Eighteen-gauge wire has a diameter of 1.024 mm. Calculate the resistance of 19 m of 18 gauge lead wire at 20°C.
resistivity at 20℃ is
ρ=22•10⁻⁸ Ohm•m
R= ρL/A= 4ρL/πD²=
=2•22•10⁻⁸•19/ π(1.024•10⁻³)²=
=5.076 Ohms
Why did the wire go to the gym?
Because it wanted to build some "resistance"!
Okay, let's calculate the resistance for your 19 m of 18-gauge lead wire. The resistance of a wire can be calculated using the formula:
R = ρ * (L / A)
Where:
R is the resistance,
ρ (rho) is the resistivity of the material,
L is the length of the wire, and
A is the cross-sectional area of the wire.

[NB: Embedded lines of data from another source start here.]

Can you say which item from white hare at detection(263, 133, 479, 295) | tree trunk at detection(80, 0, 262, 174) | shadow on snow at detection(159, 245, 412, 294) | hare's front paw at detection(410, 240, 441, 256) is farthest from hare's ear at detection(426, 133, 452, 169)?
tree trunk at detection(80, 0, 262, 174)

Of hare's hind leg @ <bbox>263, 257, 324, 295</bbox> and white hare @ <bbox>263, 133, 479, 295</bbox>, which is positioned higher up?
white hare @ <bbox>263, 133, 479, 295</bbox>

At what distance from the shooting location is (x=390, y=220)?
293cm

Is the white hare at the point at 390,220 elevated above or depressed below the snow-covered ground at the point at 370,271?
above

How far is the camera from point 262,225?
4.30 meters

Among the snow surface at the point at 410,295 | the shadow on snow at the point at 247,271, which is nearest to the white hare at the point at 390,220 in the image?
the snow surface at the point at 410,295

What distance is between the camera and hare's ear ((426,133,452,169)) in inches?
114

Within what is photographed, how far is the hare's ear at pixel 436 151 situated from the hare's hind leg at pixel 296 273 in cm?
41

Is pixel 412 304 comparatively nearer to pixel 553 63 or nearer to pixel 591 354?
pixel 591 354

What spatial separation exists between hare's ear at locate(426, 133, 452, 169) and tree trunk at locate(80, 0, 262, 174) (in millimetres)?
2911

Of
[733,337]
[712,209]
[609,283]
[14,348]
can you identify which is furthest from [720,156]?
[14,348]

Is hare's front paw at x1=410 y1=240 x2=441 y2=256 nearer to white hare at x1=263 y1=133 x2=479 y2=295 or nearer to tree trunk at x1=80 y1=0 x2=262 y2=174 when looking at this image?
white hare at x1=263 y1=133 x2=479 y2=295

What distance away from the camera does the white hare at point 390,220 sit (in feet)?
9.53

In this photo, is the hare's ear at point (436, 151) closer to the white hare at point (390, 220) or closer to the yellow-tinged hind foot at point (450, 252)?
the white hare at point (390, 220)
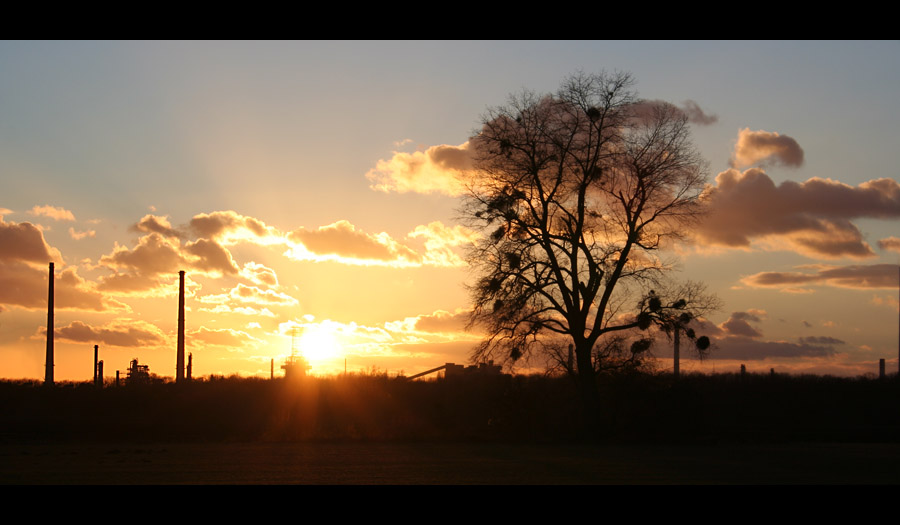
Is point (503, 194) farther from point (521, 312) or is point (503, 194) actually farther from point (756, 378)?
point (756, 378)

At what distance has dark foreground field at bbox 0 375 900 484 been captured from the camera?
18094mm

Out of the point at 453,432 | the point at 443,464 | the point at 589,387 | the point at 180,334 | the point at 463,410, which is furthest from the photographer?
the point at 180,334

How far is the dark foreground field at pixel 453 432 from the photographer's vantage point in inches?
712

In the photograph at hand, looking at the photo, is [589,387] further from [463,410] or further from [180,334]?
[180,334]

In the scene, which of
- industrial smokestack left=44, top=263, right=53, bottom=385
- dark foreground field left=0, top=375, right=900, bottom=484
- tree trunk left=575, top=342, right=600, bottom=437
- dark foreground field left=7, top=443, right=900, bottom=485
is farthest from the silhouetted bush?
industrial smokestack left=44, top=263, right=53, bottom=385

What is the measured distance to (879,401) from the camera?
43250mm

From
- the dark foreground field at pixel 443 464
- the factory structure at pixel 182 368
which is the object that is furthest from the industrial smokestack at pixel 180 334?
the dark foreground field at pixel 443 464

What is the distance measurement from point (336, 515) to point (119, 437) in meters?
27.4

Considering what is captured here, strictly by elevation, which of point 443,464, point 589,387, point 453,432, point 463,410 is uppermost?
point 589,387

Now, we need to find the resistivity of lead at 20°C and the cross-sectional area of 18-gauge wire. Let me do a quick search for that information...

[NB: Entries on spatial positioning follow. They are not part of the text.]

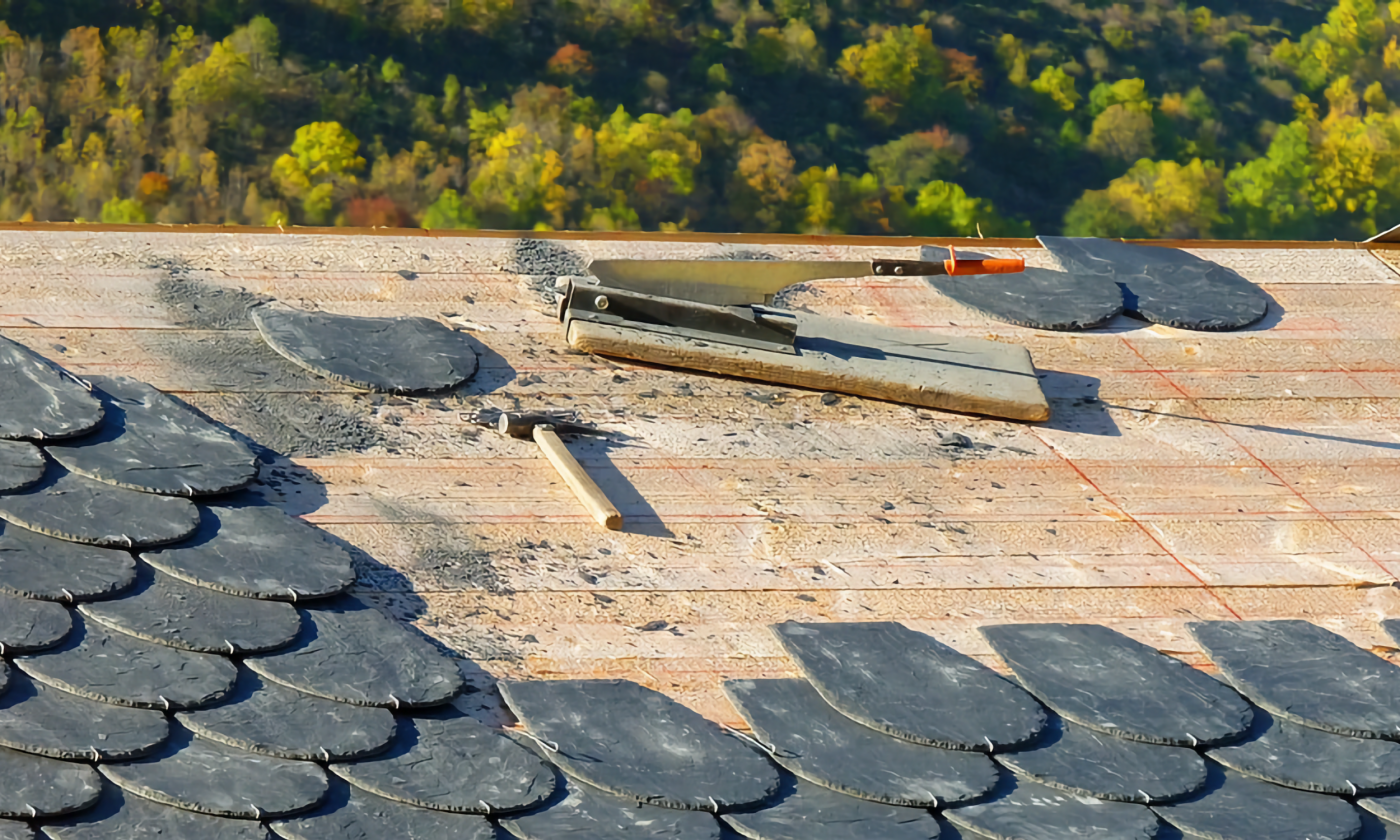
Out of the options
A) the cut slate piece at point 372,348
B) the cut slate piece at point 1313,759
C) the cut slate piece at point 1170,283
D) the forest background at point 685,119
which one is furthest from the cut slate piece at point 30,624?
the forest background at point 685,119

To calculate the resistance of a wire, we can use the formula:
R = (ρ * L) / A
Where:
R is the resistance of the wire,
ρ (rho) is the resistivity of the material the wire is made of,
L is the length of the wire, and
A is the cross-sectional area of the wire.
First, let's find the cross-sectional area of the 18-gauge wire. The gauge of a wire corresponds to the number of steps it takes to measure the diameter of the wire. The larger the gauge number, the smaller the wire diameter.
For wire gauges, there is a standard formula to calculate the diameter:
d = 0.127 * (92 ^ (36 - G))
Where d is the wire diameter and G is the gauge number.
Using the given information, we can calculate the wire diameter:
d = 0.127 * (92 ^ (36 - 18))
≈ 0.127 * (92 ^ 18)
≈ 0.127 * 71.51
≈ 9.08 mm
To calculate the cross-sectional area, we'll use the formula for the area of a circle:
A = π * (d/2)^2
Where A is the cross-sectional area and d is the wire diameter.
Using the wire diameter we calculated:
A = π * (9.08 / 2)^2
≈ π * 4.54^2
≈ π * 20.62
≈ 64.66 mm^2
Now, let's calculate the resistance of the wire. We'll need to know the resistivity of lead at 20°C, which is approximately 0.208 micro-ohm meter (μΩ·m).
R = (ρ * L) / A
≈ (0.208 * 10^-6 * 19) / 64.66
≈ 0.0035 Ω
Therefore, the resistance of 19 m of 18-gauge lead wire at 20°C is approximately 0.0035 ohms.